Crawling vs scraping
The terms get conflated. A crawler's job is breadth — find URLs by following links. A scraper's job is depth — extract structured fields from a known URL. A full pipeline usually does both: crawl to enumerate the URLs of interest, scrape each one. For a known list of URLs (an export, a sitemap, an API), no crawling is needed — go straight to scraping.
How crawlers work
Start with seed URLs in a queue (the frontier). Pop a URL, fetch it, extract all links, normalize and dedupe, filter against scope rules (same domain, allowed paths), enqueue new URLs.
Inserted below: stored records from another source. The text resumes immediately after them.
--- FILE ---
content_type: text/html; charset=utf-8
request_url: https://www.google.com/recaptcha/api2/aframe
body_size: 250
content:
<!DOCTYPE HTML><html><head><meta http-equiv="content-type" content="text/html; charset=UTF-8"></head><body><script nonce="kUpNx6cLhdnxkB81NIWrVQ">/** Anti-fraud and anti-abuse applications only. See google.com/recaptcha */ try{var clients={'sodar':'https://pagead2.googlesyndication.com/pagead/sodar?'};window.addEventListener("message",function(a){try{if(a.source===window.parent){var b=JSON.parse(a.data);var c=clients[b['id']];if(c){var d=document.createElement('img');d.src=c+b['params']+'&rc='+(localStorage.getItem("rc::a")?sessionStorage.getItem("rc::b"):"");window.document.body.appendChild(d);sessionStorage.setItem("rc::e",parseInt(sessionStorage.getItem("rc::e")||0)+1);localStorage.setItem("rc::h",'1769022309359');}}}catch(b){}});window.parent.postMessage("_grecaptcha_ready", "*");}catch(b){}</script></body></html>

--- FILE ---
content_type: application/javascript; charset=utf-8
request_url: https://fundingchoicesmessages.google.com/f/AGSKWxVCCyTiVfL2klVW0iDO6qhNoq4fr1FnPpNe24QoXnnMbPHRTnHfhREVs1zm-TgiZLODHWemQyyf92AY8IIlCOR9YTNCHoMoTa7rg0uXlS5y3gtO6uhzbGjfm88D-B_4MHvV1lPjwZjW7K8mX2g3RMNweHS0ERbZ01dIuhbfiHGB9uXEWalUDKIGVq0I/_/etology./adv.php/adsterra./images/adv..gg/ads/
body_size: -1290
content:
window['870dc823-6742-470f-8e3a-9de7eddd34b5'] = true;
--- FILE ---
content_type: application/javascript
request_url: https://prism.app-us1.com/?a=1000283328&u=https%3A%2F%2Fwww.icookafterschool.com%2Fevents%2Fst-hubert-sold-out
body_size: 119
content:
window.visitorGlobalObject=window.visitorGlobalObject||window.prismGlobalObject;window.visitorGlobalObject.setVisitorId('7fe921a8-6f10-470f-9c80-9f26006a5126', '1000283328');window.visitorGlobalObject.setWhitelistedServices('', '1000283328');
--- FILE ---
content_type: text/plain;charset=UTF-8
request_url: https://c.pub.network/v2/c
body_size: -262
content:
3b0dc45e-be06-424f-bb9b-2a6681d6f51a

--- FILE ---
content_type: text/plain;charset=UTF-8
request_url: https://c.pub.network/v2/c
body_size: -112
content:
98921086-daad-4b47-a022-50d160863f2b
Repeat until the frontier empties or the budget is hit. Real crawlers add: respect for robots.txt, per-host rate limiting, deduplication via URL canonicalization, and incremental mode (only re-crawl URLs whose content might have changed).
Politeness and limits
A crawler that ignores robots.txt or hammers a host at 100 requests/second is hostile and gets blocked at the first opportunity. Polite crawling means: respect Disallow directives, honor Crawl-delay if present, cap per-host concurrency (1-5 connections), back off on 429/503 responses, and identify yourself with a real User-Agent and a contact URL so site owners can reach you. Polite crawlers get a lot further than aggressive ones.